Data drawn from a collection:

* START *

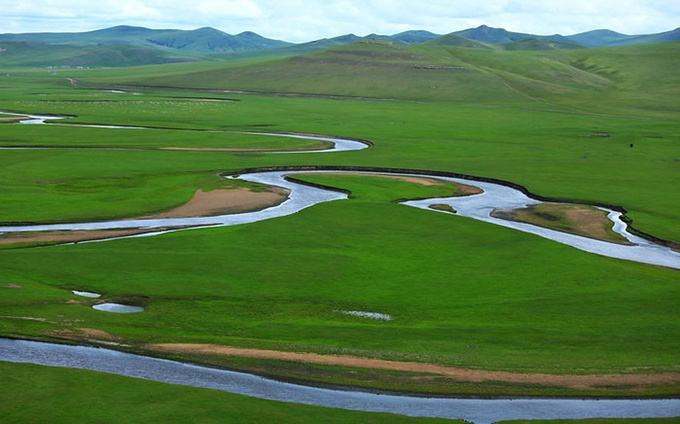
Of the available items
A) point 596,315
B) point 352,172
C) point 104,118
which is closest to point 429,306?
point 596,315

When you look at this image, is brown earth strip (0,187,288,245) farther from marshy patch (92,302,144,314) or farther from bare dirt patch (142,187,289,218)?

* END *

**Exercise task:** Copy out every line of text in the entries above with nothing changed, leaving out the pictures.

**Solution to this task:**
Of the available items
A) point 596,315
B) point 352,172
C) point 104,118
which is closest to point 429,306?
point 596,315

When you look at this image, is brown earth strip (0,187,288,245) farther from marshy patch (92,302,144,314) or farther from bare dirt patch (142,187,289,218)?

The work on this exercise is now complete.